After a few minutes of gameplay that is essentially a meet-and-crush between you and some of the common enemies you’ll be seeing, you find yourself in the Bastion. The Bastion is this world’s safe haven and stronghold; it will also serve as your home base between missions and will provide the means to explore new areas. Throughout the game, you will be building different shops in the Bastion that will do everything from upgrade weapons and change loadouts to a distillery, which allows you to choose passive buffs. My favorite buff was Werewhiskey, which grants a 100% critical hit rate when low on health. This proved to be a powerful tool, as long as I kept a watchful eye on my health. The few other characters in the game will generally be found in the Bastion as well, and will sometimes comment on things you’ve found whilst exploring.
From the Bastion, you set out on a series of missions to help rebuild a broken world. Along the way, you find a number of different weapons, all upgradable, and a fairly large variety of enemies. It didn’t bother me that all the missions were basically fetch quests; I was too absorbed in the art style, narration and solid battle mechanics to care. One thing I did notice, though, was how easy the game was. It bothered me a little, but about halfway through the game you gain access to Idols, Bastion‘s version of Halo‘s Skulls. These let you tailor the difficulty, and rewards, to your preferences.
The main story is relatively short, about 6-7 hours, but several things help extend its life. First, every weapon has its own challenge mission, each with its own rules for winning and unique prizes depending on how well you meet goals. There are also three “survivor-mode” style missions that aren’t strictly tied to the plot, but give significant backstory and context to some of the main characters. Perhaps the best way Bastion keeps you playing is the game’s New Game Plus feature. New Game Plus is pretty much exactly what you would expect: you keep your level, all your weapons and their upgrades as you start the story over from the beginning. I found it rather satisfying to use upgraded late-game weapons on far weaker opponents when revisiting the first few levels. Bastion provides you with a pretty good reason to play again, too. Late in the game, you are given a few decisions to make. I found these decisions rather difficult, leaving me to ponder the existential ramifications of my actions for several minutes before choosing. I also felt that these decisions had appropriate weight in changing how the story played out, giving two very different endings.

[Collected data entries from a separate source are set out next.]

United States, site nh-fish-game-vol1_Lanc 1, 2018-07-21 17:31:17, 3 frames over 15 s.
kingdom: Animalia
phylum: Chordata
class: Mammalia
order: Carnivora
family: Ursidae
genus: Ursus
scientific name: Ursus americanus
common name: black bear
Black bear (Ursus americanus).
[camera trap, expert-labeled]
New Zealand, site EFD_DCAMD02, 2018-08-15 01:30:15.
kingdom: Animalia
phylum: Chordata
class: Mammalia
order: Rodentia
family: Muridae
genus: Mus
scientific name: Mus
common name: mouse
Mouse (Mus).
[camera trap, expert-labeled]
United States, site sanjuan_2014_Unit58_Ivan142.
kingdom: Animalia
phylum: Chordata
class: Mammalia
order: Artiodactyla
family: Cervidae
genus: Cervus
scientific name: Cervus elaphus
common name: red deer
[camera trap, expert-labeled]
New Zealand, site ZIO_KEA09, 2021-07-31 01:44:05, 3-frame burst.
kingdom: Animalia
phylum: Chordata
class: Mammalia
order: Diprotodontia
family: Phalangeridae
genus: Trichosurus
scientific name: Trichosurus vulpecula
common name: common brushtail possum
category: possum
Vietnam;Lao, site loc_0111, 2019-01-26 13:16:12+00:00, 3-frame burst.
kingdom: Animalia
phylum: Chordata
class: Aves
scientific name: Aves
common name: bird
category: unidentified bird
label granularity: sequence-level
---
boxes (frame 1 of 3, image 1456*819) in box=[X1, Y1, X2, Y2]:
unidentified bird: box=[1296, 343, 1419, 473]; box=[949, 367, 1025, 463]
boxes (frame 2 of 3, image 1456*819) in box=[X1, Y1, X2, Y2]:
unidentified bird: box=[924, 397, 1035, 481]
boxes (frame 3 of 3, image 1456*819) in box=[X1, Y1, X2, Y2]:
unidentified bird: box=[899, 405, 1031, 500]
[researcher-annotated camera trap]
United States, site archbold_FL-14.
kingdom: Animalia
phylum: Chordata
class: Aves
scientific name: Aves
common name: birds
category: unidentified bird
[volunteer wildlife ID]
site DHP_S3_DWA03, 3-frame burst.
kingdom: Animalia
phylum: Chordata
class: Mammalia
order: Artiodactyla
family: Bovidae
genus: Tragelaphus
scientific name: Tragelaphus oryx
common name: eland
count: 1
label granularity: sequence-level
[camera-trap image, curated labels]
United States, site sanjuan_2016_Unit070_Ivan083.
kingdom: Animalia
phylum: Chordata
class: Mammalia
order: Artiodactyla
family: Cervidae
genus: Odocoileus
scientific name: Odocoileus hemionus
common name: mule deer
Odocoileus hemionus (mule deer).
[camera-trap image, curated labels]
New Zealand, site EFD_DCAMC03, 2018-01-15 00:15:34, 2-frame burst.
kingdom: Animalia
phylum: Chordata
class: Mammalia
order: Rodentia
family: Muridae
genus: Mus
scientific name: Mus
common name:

Overall, I enjoyed this game immensely. From the hand-painted art direction to a score that I find hard to describe (acoustic frontier trip-hop is what the creators call it), to the unique narration style, I lost myself in this game. I can’t help but feel that Bastion is this year’s Braid or Limbo, so give it a try. Oh, and don’t forget to enjoy what all action RPGs are made for: smashing things with hammers.
The Good: Interesting story and method of storytelling; music and art style work well; late-game decisions feel meaningful; New Game Plus.
The Bad: Weapon challenges non-repeatable after mastering them; New weapons/skills replace your chosen loadout on pickup.
The Ugly: Only two endings in a game with New Game Plus? Come on, I want 83 endings like Chrono Trigger.